Le contrat controversé liant l’Agence sénégalaise d’électrification rurale (ASER) à la société espagnole AEE Power secoue actuellement l’échiquier politique à Dakar. Thierno Alassane Sall, président du mouvement La République des valeurs et député à l’Assemblée nationale, dénonce avec véhémence la duplicité affichée par le parti au pouvoir, Pastef, sur ce dossier devenu symbolique des tensions entre l’exécutif et une frange de l’opposition. L’ancien ministre de l’Énergie n’hésite pas à qualifier cette situation de manœuvre politique, un terme inhabituel dans les débats parlementaires sénégalais.
Un programme d’électrification rurale sous le feu des projecteurs
Ce contrat, portant sur l’électrification de milliers de villages à travers le pays, cristallise les critiques depuis plusieurs mois. Les interrogations portent notamment sur l’exécution des travaux, les versements effectués et les livraisons concrètes. Le contentieux a pris une dimension nationale lorsque des membres de Pastef, avant leur accession au pouvoir, dénonçaient ouvertement les dysfonctionnements de ce marché sous l’ère précédente.
Or, une fois aux commandes, les mêmes responsables se retrouvent en première ligne pour appliquer les engagements contractuels de l’État envers AEE Power. Thierno Alassane Sall souligne cette inversion des rôles, mettant en lumière l’écart entre les promesses électorales et les actions menées depuis l’alternance.
Les accusations de Thierno Alassane Sall contre la majorité présidentielle
Connu pour son franc-parler sur les questions énergétiques, l’ancien ministre reproche à Pastef de ne plus pouvoir se cacher derrière un rôle d’opposition. Il fustige une stratégie à deux vitesses : d’un côté, l’engagement affiché pour un audit systématique des contrats opaques, de l’autre, une approche prudente face à AEE Power. Selon lui, cette incohérence sape la crédibilité d’un discours de rupture initié en mars 2024.
Thierno Alassane Sall pointe aussi les flous persistants autour du dossier. Les incertitudes sur la résiliation éventuelle du contrat, les pénalités applicables et les paiements déjà effectués alimentent les suspicions. Il exige une clarification immédiate devant l’Assemblée nationale, estimant que cette instance est la seule légitime pour trancher un litige mettant en jeu des fonds publics et la réputation internationale du Sénégal.

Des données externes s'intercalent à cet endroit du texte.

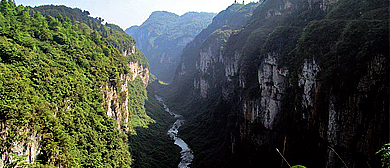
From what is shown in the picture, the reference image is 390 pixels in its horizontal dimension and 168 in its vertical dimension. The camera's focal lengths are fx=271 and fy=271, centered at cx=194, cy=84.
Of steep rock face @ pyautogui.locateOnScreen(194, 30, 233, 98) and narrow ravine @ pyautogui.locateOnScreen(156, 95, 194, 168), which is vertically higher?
steep rock face @ pyautogui.locateOnScreen(194, 30, 233, 98)

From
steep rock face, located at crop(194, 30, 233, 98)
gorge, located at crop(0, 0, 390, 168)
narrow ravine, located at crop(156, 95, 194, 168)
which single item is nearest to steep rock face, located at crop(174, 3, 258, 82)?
steep rock face, located at crop(194, 30, 233, 98)

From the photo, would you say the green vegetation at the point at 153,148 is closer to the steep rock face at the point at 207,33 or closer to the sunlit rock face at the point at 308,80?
the sunlit rock face at the point at 308,80

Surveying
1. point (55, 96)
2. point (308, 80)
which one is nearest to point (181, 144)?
point (55, 96)

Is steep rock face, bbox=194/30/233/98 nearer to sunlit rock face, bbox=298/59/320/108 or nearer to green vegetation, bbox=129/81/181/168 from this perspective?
green vegetation, bbox=129/81/181/168

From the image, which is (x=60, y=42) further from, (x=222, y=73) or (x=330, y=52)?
(x=222, y=73)

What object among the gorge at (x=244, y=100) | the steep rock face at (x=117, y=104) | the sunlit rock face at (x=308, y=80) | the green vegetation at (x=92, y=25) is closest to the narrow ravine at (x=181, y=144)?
the gorge at (x=244, y=100)
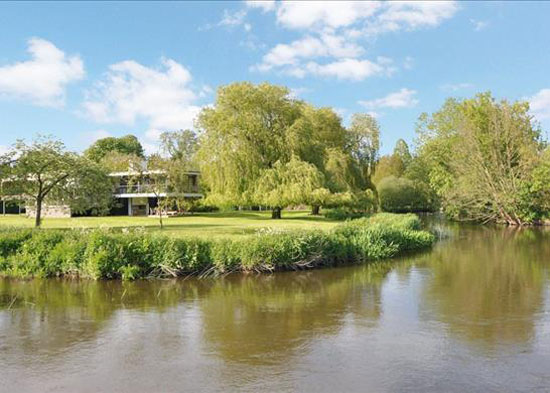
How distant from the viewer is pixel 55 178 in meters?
26.1

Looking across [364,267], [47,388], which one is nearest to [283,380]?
[47,388]

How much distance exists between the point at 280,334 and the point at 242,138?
28.1m

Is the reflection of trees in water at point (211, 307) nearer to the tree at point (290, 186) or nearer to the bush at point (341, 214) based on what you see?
the tree at point (290, 186)

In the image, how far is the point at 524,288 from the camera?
1520 cm

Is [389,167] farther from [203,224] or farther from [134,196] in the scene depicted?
[203,224]

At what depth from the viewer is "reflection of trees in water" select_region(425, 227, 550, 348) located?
1059 cm

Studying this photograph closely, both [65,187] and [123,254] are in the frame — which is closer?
[123,254]

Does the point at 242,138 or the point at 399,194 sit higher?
the point at 242,138

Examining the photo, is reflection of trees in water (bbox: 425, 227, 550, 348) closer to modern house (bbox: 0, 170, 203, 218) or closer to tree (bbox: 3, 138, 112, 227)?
tree (bbox: 3, 138, 112, 227)

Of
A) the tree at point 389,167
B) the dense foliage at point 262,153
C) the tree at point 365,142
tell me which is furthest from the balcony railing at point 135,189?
the tree at point 389,167

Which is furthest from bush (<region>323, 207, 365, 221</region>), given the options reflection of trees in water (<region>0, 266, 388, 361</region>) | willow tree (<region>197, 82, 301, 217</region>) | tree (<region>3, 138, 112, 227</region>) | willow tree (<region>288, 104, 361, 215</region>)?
reflection of trees in water (<region>0, 266, 388, 361</region>)

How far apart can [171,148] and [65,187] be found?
5920 cm

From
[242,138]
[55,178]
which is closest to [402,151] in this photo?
[242,138]

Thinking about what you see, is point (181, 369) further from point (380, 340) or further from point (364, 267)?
point (364, 267)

Un dossier qui teste la souveraineté et la transparence énergétique
Au-delà de la polémique politique, ce conflit soulève des enjeux majeurs pour le secteur de l’énergie au Sénégal. Le programme d’électrification rurale, financé par des dizaines de milliards de francs CFA, vise à réduire les disparités d’accès à l’électricité entre les zones urbaines et rurales. Une rupture brutale du contrat pourrait entraîner des coûts exorbitants, comme en témoignent d’autres litiges traités devant le Centre international pour le règlement des différends relatifs aux investissements (Cirdi).

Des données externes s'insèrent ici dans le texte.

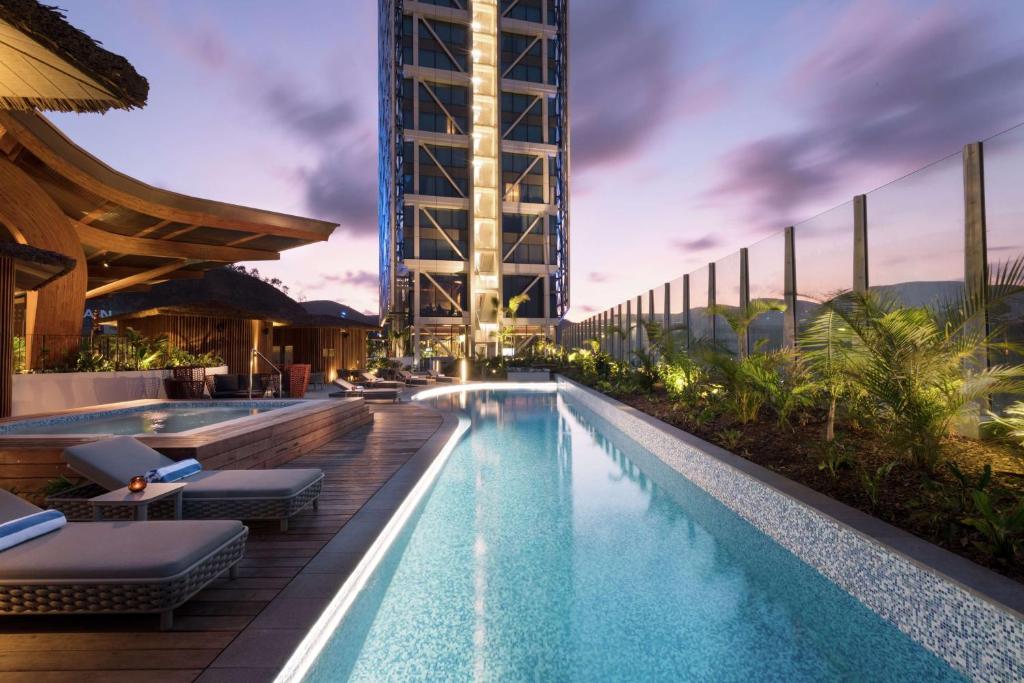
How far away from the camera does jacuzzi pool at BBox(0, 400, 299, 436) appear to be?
7535 millimetres

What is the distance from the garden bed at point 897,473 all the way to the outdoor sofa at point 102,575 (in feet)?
13.1

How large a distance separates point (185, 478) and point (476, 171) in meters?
34.7

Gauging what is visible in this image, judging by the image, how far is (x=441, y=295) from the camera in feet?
117

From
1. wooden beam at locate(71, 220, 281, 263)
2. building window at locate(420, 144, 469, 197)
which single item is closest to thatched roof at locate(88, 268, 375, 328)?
wooden beam at locate(71, 220, 281, 263)

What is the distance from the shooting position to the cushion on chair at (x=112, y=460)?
151 inches

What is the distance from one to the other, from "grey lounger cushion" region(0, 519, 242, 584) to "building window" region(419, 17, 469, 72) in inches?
1481

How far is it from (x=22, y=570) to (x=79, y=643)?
0.41 meters

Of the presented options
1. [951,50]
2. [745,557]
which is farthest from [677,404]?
[951,50]

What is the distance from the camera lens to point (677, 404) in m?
9.59

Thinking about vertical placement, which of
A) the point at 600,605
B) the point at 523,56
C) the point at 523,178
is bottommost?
the point at 600,605

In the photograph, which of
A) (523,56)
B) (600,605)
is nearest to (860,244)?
(600,605)

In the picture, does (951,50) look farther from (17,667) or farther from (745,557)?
(17,667)

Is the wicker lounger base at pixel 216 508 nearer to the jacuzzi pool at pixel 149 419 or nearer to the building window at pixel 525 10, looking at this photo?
the jacuzzi pool at pixel 149 419

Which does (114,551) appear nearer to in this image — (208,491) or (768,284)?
(208,491)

Pour les partenaires internationaux, la gestion de ce dossier par les nouvelles autorités sénégalaises servira de baromètre. Une résolution transparente renforcerait la confiance des bailleurs et des investisseurs étrangers. À l’inverse, une approche perçue comme politique ou arbitraire risquerait d’augmenter le coût des financements futurs et de fragiliser l’attractivité des marchés publics dans le secteur énergétique.
L’intervention de Thierno Alassane Sall survient alors que l’exécutif met en avant une politique de responsabilité ciblant les ex-dirigeants. En pointant les contradictions de Pastef sur le dossier AEE Power, l’ancien ministre recentre le débat sur les pratiques actuelles du pouvoir. L’issue dépendra désormais des documents que la commission parlementaire concernée acceptera de rendre publics, ainsi que des prises de position officielles de l’ASER dans les semaines à venir. Thierno Alassane Sall maintient sa demande de transparence absolue sur ce sujet sensible.